• [Reading text]:

Depth-Ray Prediction Targets

• Depth-ray prediction targets are supervisory signals that model depth as a distribution along camera rays, capturing uncertainty and multi-modal scene geometry.
• They are applied in methods like NeRF, multi-view stereo, and transformer-based models to enhance depth estimation and improve reconstruction fidelity in ambiguous regions.
• Ray-based approaches utilize advanced loss functions such as Earth Mover’s Distance and multi-task SDF regression to lower RMSE and boost overall depth and point-cloud accuracy.

A depth-ray prediction target is a supervision signal or objective for learning depth from images that is formulated not as a scalar, per-pixel “depth” but in terms of the behavior or statistics of continuous or discrete distances along camera rays. Unlike traditional pixelwise depth targets, depth–ray prediction targets capture geometric uncertainty, ambiguity of surface location, or the multi-modal nature of scene geometry, and often dovetail with physical or graphical models such as volume rendering or ray marching. Recent advances have leveraged depth–ray prediction targets in neural field rendering, multi-view stereo, monocular estimation, and even acoustic localization.

1. Formulation and Motivation

Traditional depth supervision often treats each pixel independently, regressing the metric distance from the camera center to scene surfaces through pixelwise $\ell_2$ losses, or penalizing ordering errors for ordinal (relative) depth. However, in physically grounded vision systems—such as differentiable volume rendering, implicit field learning, or multi-view consistency—the generative process is inherently defined along camera rays rather than over image planes. This recognizes both the geometric uncertainty from occlusions/untextured regions and the volumetric or probabilistic interpretation of ray traversal.

Depth–ray prediction targets thus propose to supervise the distribution or structure of depths along a ray. These targets may encode uncertainty, surface ambiguity, or probabilistic termination. For example, in neural radiance fields (NeRF), the model naturally produces a distribution over possible ray termination depths via learned densities, motivating supervision that respects this full distribution rather than enforcing a single point estimate.

• [What to do]:
1. Write out the passage on depth-ray prediction targets from "Depth–ray prediction targets thus" up to and including "single point estimate.".
2. In the passage on depth-ray prediction targets, the sentence beginning "Recent advances have leveraged" names the areas where these targets have been used. List every area it names.
3. Proceed with the passage on depth-ray prediction targets, starting after its final sentence.

• [Data entries]:
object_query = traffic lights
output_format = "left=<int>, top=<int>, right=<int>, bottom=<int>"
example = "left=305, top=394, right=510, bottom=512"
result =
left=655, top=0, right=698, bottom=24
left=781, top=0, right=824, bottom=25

• [Answers for the tasks]:
1.
Depth–ray prediction targets thus propose to supervise the distribution or structure of depths along a ray. These targets may encode uncertainty, surface ambiguity, or probabilistic termination. For example, in neural radiance fields (NeRF), the model naturally produces a distribution over possible ray termination depths via learned densities, motivating supervision that respects this full distribution rather than enforcing a single point estimate.

2.
- neural field rendering
- multi-view stereo
- monocular estimation
- acoustic localization

3.
2. Methods and Key Examples

a) Discrete Ray Termination Distribution and Distributional Losses

In depth-guided NeRF training (Rau et al., 19 Mar 2024), the prediction target is formulated as the empirical distribution over ray termination depths:

• For each pixel’s ray $r$, NeRF computes densities $\sigma_i$ at sampled depths $\{d_i\}$, yielding volume rendering weights $w_i$ and consequently a discrete depth pmf $\widehat{w}_i$.
• Instead of forcing the mean rendered depth to match a prior via an $\ell_2$ loss, the termination pmf is compared to a degenerate (delta-function) prior, typically estimated from a monocular depth predictor.
• The supervision is imposed via the Earth Mover's Distance (EMD) between the NeRF-produced sample distribution $P$ and the prior $Q$, a much softer and more distribution-aware criterion:

$$L_{\text{EMD}}(P, Q) = \min_{\gamma \in \Gamma(P, Q)} \sum_{i,j} \gamma_{i,j} |y_i - z_0|$$

with $P$ the empirical NeRF samples $\{y_i\}$ and $Q$ the prior depth $z_0$ for ray $r$. The practical instantiation employs a differentiable Sinkhorn approximation.

b) Per-Ray 1D Implicit Fields and Zero Crossings

RayMVSNet and RayMVSNet++ (Xi et al., 2022, Shi et al., 2023) recast multi-view depth prediction as learning a 1D implicit field $f_r(t)$—a signed distance function (SDF)—along each camera ray $r$. The prediction target is the zero crossing $t^*$: $f_r(t^*) = 0$.

• At training, the network is supervised not just on the regressed zero-crossing but on the whole predicted SDF sampled at multiple points, using multi-task losses for SDF regression, zero-cross location, and bracketing consistency.
• The approach generalizes to fusing local context via attention or gating from neighboring rays and supports high-quality and efficient reconstruction even in low-texture regions.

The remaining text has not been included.